As cemented by the story’s concluding chapter, Plainview ultimately embodies the notion (also explored by predecessors ranging from McCabe & Mrs. Miller to Deadwood) that individualism created this country one frontier at a time and then, having done so, was deemed to have no place in the nation’s communal social fabric. Wealthy beyond his dreams, Day-Lewis’s former titan—having forever craved escape from society—is transformed, by 1927, into a Howard Hughes-style alcoholic recluse, his contempt for mankind now free to consume him in the empty corridors and opulent rooms of his tomb-like mansion. This diminished form of Plainview is vile and pitiful in equal quantities. Yet There Will Be Blood doesn’t allow him to simply fade away, instead providing him—via a seethingly vitriolic showdown at his residence’s bowling alley with Eli, now a popular radio preacher—with a batshit-crazy blaze-of-glory climax that detonates with the force of an erupting geyser. While watching, the sequence struck me as so unexpectedly out-there that it felt like a last-second misstep, but, in retrospect, this bizarre, nasty, hilariously horrifying denouement now seems the ideal exclamation point for a film this focused on the suppression of grotesque inner impulses. “I’m finished,” declares Plainview after his final, gory “triumph.” On the basis of the ferocious There Will Be Blood, however, Paul Thomas Anderson appears to have just begun.
Robert Elswit’s magnificent cinematography helped make There Will Be Blood last year’s most visually striking film. Thankfully, the 2.35:1 anamorphic widescreen included here-though shy of the clarity, richness, and detail found on most current hi-def transfers-ably lives up to its source material. While its black levels aren’t quite as inky-dark as one might like, they’re still plenty deep, and only a few instances of aliasing and image softness hamper this strong, vivid presentation. Even better, however, is the surround sound track, which not only has a welcome crispness, but also an impressive amount of depth and breadth. Jonny Greenwood’s otherworldly score resounds with full, inharmonious power, while the rear channels get a sturdy workout during the film’s centerpiece oil derrick collapse. For a character-study drama, it’s a surprisingly active and bracing mix.
Wait, this is a two-disc collector’s edition? You could’ve fooled me, given the general meagerness of its supplemental material. As with Punch-Drunk Love, and unlike Hard Eight, Boogie Nights, and Magnolia, Anderson doesn’t provide an audio commentary, so the first disc houses nothing but the film itself. On to the second disc, and there’s not much of great interest, meaning it’s likely that a more deluxe DVD edition will be arriving sooner rather than later.

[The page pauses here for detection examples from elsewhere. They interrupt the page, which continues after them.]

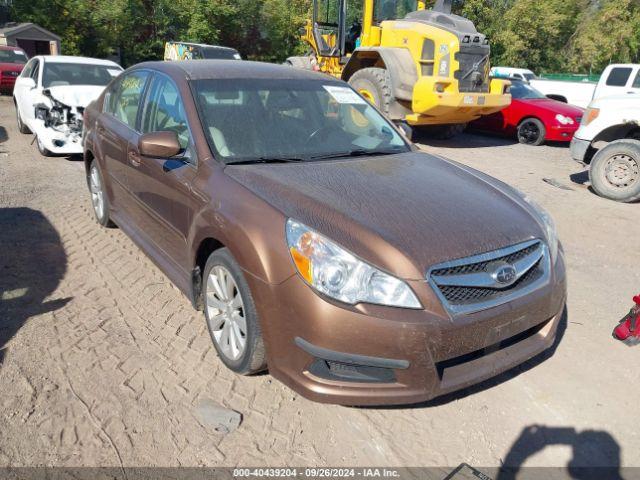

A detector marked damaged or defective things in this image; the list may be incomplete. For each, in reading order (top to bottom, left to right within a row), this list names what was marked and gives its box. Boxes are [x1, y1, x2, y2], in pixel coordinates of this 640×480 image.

white damaged car [13, 54, 123, 156]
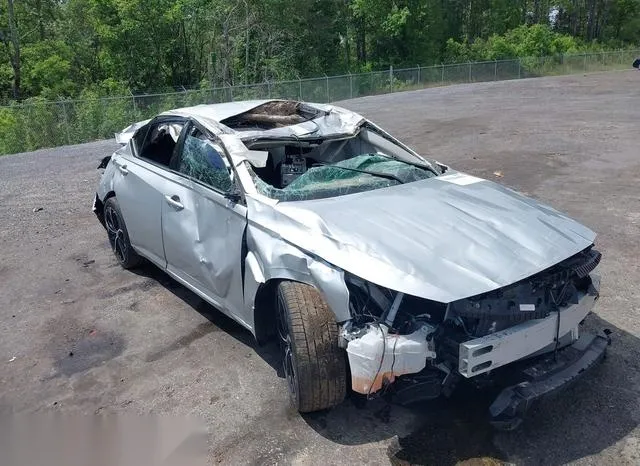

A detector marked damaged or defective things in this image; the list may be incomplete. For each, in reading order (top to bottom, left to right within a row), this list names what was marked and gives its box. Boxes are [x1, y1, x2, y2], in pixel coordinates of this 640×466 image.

damaged silver sedan [92, 100, 608, 428]
crumpled hood [250, 171, 596, 302]
crumpled metal panel [252, 171, 596, 302]
missing front bumper [488, 332, 608, 430]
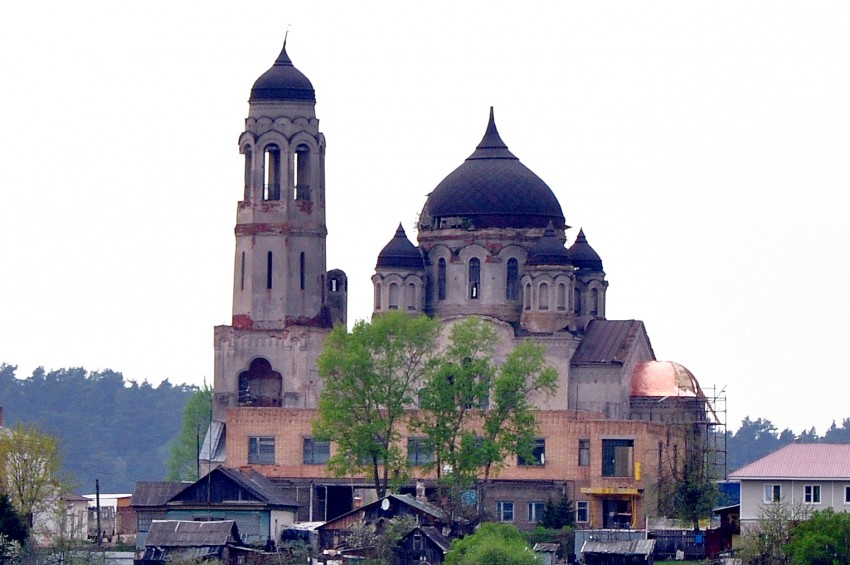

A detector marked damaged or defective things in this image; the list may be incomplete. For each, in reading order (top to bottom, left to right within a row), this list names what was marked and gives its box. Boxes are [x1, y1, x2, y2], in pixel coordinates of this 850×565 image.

rusty metal roof [568, 318, 648, 366]
rusty metal roof [724, 442, 850, 478]
rusty metal roof [144, 520, 240, 548]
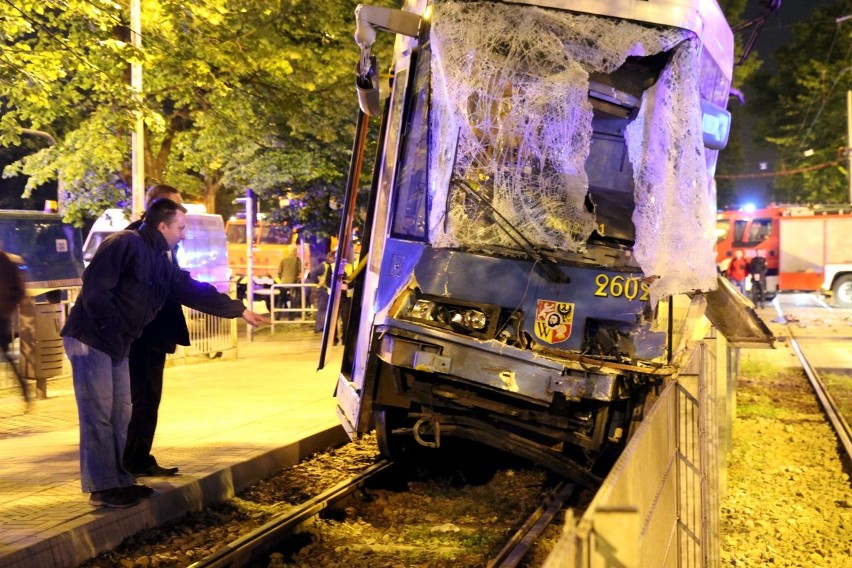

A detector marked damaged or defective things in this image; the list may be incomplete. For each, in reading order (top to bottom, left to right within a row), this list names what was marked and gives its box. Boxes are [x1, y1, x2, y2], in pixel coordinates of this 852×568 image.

crashed tram [332, 1, 744, 488]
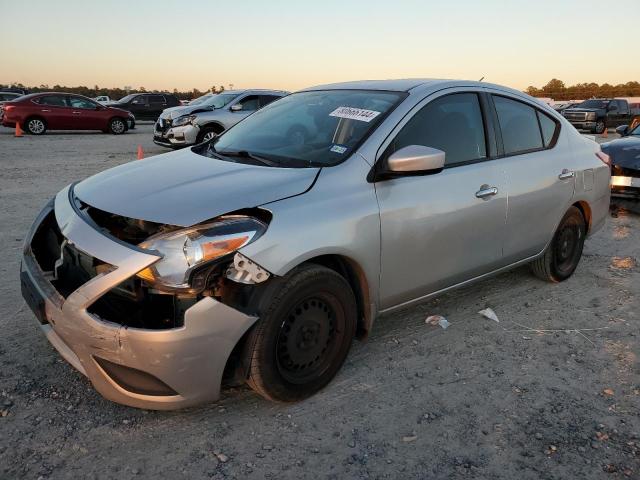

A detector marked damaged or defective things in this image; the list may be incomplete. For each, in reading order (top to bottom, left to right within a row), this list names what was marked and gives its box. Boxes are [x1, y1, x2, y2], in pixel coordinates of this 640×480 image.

crumpled hood [74, 148, 318, 227]
crumpled hood [600, 137, 640, 171]
broken headlight housing [136, 216, 266, 290]
exposed headlight [138, 216, 268, 290]
damaged front bumper [21, 186, 258, 410]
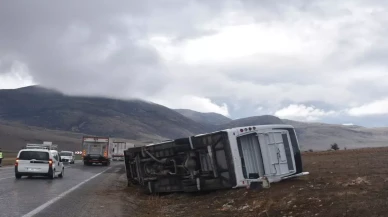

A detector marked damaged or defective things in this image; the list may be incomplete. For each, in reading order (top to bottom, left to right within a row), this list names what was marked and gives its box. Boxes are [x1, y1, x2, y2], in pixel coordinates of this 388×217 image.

overturned white bus [124, 124, 310, 194]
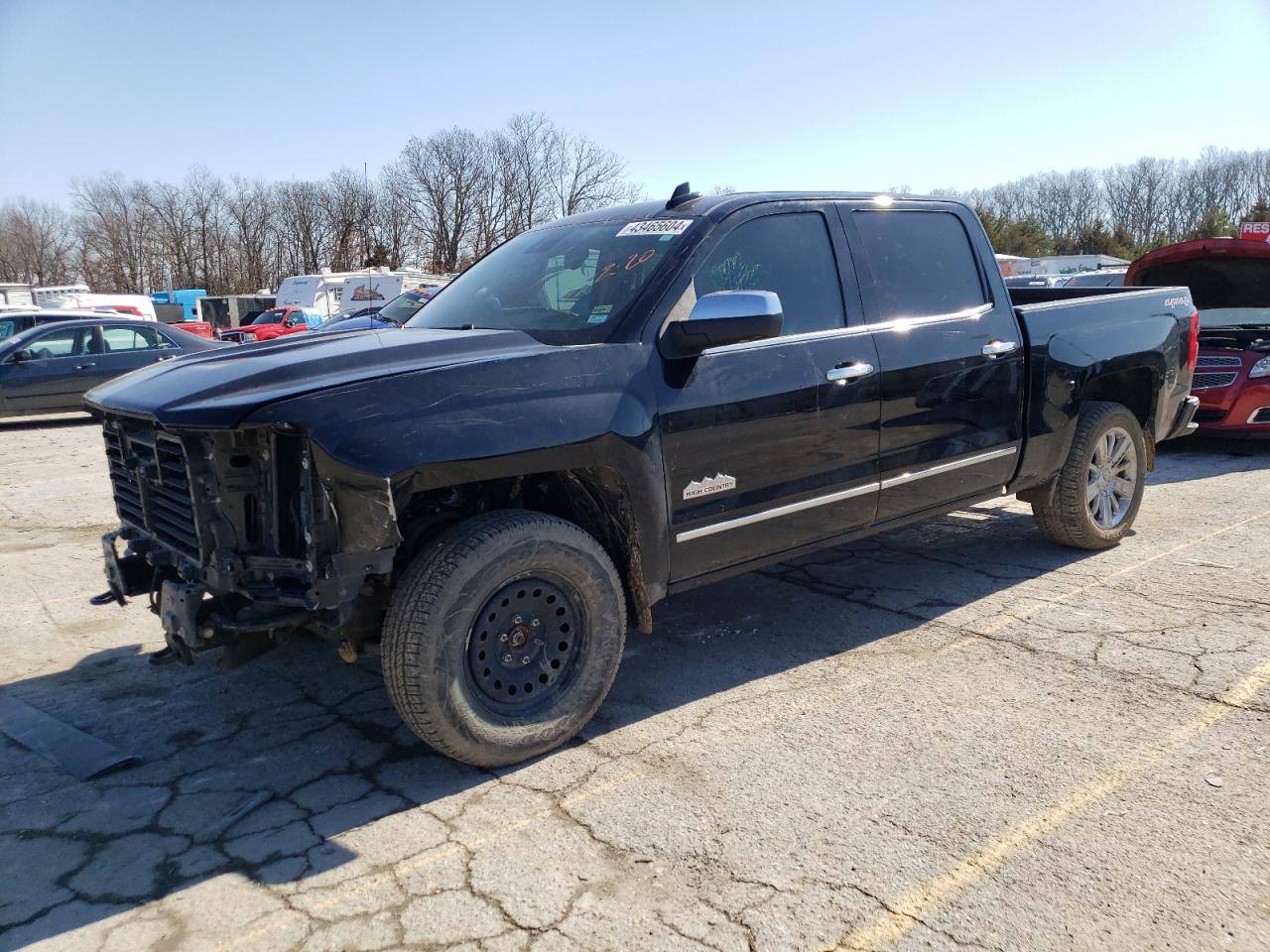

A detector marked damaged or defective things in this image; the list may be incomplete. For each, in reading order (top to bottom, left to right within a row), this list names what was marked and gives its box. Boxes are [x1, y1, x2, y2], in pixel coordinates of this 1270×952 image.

damaged front end [93, 416, 398, 669]
cracked asphalt pavement [2, 418, 1270, 952]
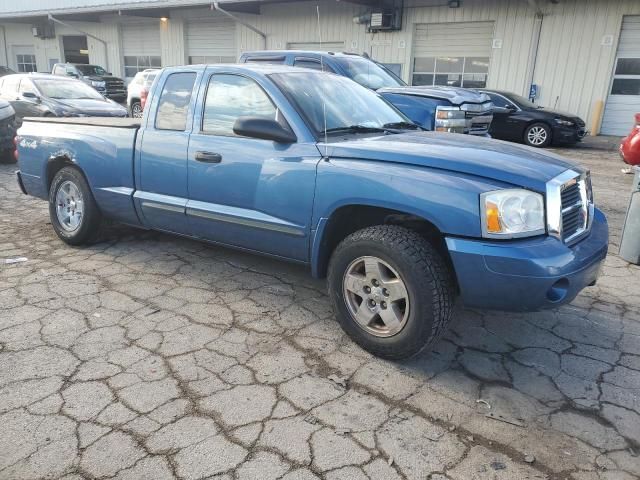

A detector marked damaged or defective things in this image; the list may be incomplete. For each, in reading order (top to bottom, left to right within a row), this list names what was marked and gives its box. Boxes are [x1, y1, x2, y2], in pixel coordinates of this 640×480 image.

cracked asphalt pavement [1, 142, 640, 480]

The most fascinating extra is the 26-minute The Story of Petroleum, a 1923 silent film created by the U.S. Bureau of Mines in collaboration with the Sinclair Oil company that illustrates the process of acquiring, preparing, and distributing crude oil. It’s an artifact (replete with Jonny Greenwood score) that provides a nonfiction counterpoint to Anderson’s portrait of the oil business, and is certainly more captivating than the remainder of the disc’s contents, which together total a whopping half-hour. "15 Minutes" (of "Pics, Research, Etc.") juxtaposes a series of period still photos and archival film footage with relevant clips from the film. A teaser and full trailer are next, followed by two collections of deleted material that are primarily of note for featuring a great verbal smack-down by Plainview to Abel Sunday. Finally, "Dailies Gone Wild" presents three ho-hum minutes cut from the scene in which a drunken Plainview, dining with his son at a restaurant, accosts Standard Oil’s bigwigs.
A collector’s edition that, on the basis of its skimpy extras, gives 2007’s best film the shaft.